Sabtu, 25 November 2017

Memperkukuh Persatuan, Meneguhkan Konsensus Kebangsaan

Memperkukuh Persatuan,
Meneguhkan Konsensus Kebangsaan
Muhammadun ;  Peneliti di Lembaga Ta’lif wan Nasyr PWNU DI Yogyakarta
                                          MEDIA INDONESIA, 23 November 2017



                                                           
PADA 23-25 November ini, Nahdlatul Ulama (NU) menyelenggarakan Munas Alim Ulama dan Konferensi Besar (Konbes) di NTB. Perhelatan besar mengambil tema Mengukuhkan nilai kebangsaan dengan agenda deradikalisasi dan penguatan ekonomi warga. Dari sini, NU selalu setia untuk menjaga NKRI dari rongrongan siapa pun, khususnya radikalisme dan terorisme yang akhir-akhir ini begitu nyata tidak mengakui Pancasila dan NKRI. Bagi NU, sejak lahir Indonesia ialah rumah bersama yang dihuni oleh aneka ragam budaya, etnik, ras, suku, dan agama.
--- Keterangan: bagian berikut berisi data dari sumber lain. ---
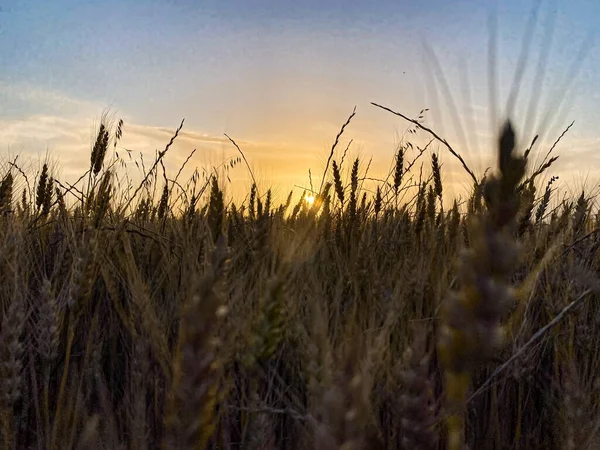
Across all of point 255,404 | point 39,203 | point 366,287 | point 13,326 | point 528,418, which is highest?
point 39,203

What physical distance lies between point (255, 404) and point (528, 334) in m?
1.20

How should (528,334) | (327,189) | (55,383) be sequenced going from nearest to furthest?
(55,383), (528,334), (327,189)

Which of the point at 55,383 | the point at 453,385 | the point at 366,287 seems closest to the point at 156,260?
the point at 55,383

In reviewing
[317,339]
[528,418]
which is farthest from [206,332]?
[528,418]

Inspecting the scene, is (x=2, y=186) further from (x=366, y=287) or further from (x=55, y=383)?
(x=366, y=287)

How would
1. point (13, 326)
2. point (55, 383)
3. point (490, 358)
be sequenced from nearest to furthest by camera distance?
point (490, 358)
point (13, 326)
point (55, 383)

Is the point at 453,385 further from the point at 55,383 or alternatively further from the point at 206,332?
the point at 55,383

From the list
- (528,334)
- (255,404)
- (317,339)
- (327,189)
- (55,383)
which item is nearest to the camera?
(317,339)

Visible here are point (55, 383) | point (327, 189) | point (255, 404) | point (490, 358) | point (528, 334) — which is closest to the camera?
point (490, 358)

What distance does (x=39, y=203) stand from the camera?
2936 mm

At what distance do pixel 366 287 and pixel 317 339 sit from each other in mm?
979

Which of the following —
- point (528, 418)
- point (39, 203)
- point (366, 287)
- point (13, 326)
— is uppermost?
point (39, 203)

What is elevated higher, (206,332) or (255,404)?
(206,332)

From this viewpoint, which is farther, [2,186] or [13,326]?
[2,186]
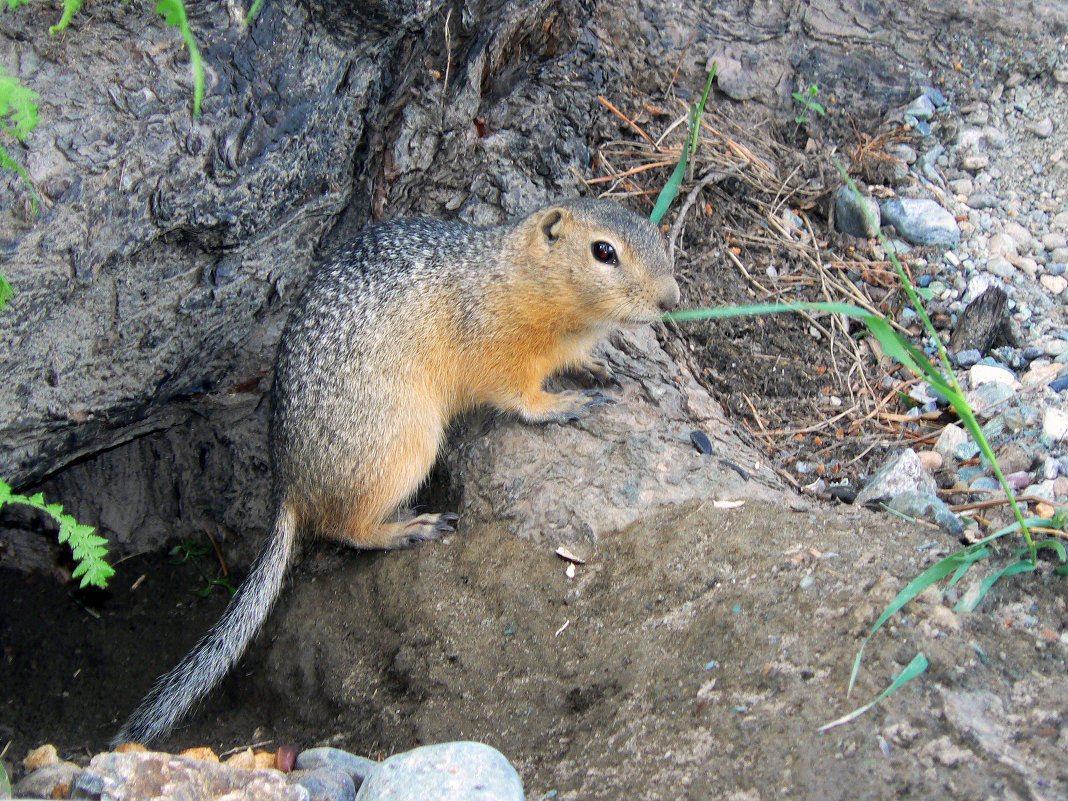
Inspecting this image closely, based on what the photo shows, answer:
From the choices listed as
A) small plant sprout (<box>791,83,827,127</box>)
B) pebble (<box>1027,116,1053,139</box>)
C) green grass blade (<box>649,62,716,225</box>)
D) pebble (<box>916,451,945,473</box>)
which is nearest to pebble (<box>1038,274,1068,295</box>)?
pebble (<box>1027,116,1053,139</box>)

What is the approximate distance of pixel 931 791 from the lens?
2.18 metres

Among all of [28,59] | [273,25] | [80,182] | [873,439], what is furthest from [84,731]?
[873,439]

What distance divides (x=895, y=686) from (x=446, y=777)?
135 cm

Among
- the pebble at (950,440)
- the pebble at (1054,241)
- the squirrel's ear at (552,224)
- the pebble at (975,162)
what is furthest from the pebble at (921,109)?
the squirrel's ear at (552,224)

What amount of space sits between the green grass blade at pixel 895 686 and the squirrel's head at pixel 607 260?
192 centimetres

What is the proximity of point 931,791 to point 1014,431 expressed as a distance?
237cm

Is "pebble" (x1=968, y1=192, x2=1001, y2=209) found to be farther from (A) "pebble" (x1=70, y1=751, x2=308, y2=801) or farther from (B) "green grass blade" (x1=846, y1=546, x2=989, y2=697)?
(A) "pebble" (x1=70, y1=751, x2=308, y2=801)

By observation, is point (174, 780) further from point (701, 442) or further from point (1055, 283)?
point (1055, 283)

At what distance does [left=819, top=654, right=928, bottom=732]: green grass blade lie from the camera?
7.99 ft

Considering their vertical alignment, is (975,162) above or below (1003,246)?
above

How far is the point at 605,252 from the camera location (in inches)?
156

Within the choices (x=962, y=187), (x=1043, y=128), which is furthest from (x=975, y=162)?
(x=1043, y=128)

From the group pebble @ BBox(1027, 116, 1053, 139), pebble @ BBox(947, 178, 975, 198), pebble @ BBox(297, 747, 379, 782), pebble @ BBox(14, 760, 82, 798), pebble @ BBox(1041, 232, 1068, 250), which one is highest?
pebble @ BBox(1027, 116, 1053, 139)

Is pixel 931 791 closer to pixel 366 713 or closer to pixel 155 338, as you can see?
pixel 366 713
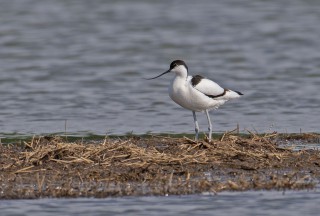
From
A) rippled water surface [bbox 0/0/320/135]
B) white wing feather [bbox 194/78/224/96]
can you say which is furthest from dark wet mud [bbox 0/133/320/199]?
rippled water surface [bbox 0/0/320/135]

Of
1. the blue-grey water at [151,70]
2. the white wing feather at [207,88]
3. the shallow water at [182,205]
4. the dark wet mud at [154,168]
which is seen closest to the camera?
the shallow water at [182,205]

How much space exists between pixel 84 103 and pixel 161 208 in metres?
9.02

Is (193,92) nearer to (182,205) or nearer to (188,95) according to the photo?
(188,95)

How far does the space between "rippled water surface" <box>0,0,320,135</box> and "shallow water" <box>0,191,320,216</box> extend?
17.4ft

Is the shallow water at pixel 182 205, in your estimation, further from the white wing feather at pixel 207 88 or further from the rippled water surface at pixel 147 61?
the rippled water surface at pixel 147 61

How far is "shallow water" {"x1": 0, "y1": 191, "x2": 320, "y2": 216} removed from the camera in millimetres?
9570

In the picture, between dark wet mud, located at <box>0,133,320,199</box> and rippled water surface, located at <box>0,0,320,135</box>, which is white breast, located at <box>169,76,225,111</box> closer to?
dark wet mud, located at <box>0,133,320,199</box>

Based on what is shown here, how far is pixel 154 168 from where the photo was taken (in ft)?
36.3

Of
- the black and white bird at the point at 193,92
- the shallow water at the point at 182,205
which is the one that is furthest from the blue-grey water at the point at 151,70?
the black and white bird at the point at 193,92

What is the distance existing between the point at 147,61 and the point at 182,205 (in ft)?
47.9

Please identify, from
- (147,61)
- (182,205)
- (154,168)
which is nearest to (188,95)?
(154,168)

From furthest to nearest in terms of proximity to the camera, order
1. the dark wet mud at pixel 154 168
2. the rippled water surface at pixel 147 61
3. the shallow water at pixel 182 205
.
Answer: the rippled water surface at pixel 147 61 < the dark wet mud at pixel 154 168 < the shallow water at pixel 182 205

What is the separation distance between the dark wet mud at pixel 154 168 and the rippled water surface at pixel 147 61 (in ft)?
11.1

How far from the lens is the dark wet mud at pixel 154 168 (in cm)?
1030
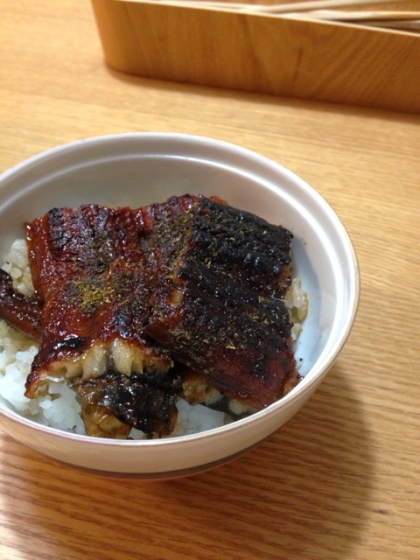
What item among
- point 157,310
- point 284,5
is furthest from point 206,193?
point 284,5

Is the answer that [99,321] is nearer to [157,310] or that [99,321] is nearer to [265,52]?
[157,310]

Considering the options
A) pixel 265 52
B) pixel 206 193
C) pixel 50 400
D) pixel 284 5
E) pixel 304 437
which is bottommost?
pixel 304 437

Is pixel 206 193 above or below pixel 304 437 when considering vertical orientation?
above

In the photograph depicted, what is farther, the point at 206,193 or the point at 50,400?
the point at 206,193

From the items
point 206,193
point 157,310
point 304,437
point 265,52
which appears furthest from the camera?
Answer: point 265,52

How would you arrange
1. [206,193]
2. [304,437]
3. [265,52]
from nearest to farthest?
[304,437]
[206,193]
[265,52]

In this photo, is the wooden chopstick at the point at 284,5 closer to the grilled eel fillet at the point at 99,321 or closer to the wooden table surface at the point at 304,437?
the wooden table surface at the point at 304,437

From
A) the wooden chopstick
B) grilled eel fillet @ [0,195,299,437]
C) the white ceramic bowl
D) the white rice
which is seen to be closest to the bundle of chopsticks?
the wooden chopstick

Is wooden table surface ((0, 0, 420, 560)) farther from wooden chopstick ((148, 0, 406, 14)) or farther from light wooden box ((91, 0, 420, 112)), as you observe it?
wooden chopstick ((148, 0, 406, 14))

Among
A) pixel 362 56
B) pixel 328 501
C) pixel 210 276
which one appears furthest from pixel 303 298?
pixel 362 56
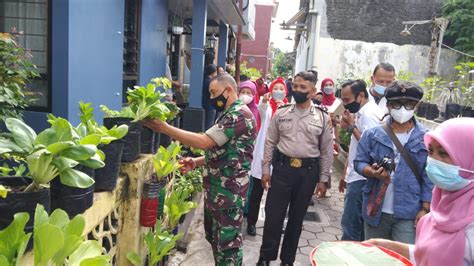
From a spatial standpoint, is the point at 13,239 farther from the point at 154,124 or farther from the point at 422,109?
the point at 422,109

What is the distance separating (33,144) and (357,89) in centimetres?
331

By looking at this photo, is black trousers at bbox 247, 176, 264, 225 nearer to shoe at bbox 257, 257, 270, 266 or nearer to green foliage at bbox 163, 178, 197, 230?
shoe at bbox 257, 257, 270, 266

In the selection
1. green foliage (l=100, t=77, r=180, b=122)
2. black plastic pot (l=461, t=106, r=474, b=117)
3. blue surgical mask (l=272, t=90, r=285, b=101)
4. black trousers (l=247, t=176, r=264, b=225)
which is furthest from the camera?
black plastic pot (l=461, t=106, r=474, b=117)

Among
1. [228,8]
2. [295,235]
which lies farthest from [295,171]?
[228,8]

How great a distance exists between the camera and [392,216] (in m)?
2.66

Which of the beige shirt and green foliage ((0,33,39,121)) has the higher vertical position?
green foliage ((0,33,39,121))

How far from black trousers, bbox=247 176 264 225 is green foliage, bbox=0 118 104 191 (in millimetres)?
3295

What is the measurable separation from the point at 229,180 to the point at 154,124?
744mm

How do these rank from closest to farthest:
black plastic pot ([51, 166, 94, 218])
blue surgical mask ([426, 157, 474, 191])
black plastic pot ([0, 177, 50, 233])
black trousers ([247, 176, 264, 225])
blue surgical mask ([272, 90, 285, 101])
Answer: black plastic pot ([0, 177, 50, 233])
black plastic pot ([51, 166, 94, 218])
blue surgical mask ([426, 157, 474, 191])
black trousers ([247, 176, 264, 225])
blue surgical mask ([272, 90, 285, 101])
Semua ialah anak bangsa yang bersama-sama mendirikan sebuah negara bernama NKRI. Makanya, bagi Gus Dur, prinsip Bhinneka Tunggal Ika Mpu Tantular misalnya, telah mengilhami para penguasa Nusantara dari zaman Hindu-Buddha hingga dewasa ini, dan Sunan Kalijogo yang terkenal akomodatif terhadap tradisi lokal mendidik para penguasa pribumi tentang Islam yang damai, toleran, dan spiritual.  Melalui para muridnya, antara lain Sultan Adiwijoyo, Juru Martani, dan Senopati ing Alogo, Sunan Kalijogo berhasil menyelamatkan dan melestarikan nilai-nilai luhur itu yang manfaatnya tetap bisa kita nikmati hingga dewasa ini.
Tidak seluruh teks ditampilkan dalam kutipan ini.